Objective: Count how many lines in the data below contain the string "countertop", treating uppercase and lowercase letters as distinct, and reply with the number alone.

Items:
::::::::
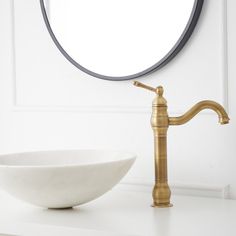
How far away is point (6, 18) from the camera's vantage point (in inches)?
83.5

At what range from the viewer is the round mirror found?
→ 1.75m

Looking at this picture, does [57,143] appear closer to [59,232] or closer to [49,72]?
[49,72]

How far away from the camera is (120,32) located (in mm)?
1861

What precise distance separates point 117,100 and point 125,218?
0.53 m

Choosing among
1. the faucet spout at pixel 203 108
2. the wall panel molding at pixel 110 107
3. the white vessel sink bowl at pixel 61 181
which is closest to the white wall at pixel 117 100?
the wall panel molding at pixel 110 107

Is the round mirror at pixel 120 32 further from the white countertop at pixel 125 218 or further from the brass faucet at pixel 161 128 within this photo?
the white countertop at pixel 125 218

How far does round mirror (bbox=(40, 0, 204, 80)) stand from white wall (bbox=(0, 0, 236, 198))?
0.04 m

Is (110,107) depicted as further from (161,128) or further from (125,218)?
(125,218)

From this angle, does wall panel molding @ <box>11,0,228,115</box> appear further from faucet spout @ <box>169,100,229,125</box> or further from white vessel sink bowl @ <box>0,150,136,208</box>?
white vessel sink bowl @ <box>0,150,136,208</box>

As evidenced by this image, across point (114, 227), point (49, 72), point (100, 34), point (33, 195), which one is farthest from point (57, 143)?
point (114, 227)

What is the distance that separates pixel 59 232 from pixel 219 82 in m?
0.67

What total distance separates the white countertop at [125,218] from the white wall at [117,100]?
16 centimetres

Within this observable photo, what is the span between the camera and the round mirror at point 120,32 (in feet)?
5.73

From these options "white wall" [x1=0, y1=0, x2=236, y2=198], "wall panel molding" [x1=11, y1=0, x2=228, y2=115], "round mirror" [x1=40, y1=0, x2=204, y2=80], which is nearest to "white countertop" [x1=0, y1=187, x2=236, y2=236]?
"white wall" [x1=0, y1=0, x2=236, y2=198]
::::::::
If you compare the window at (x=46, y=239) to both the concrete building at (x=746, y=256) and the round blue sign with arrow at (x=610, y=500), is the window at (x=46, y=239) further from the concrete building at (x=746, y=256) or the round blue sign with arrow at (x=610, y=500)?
::::::::
Output below: 4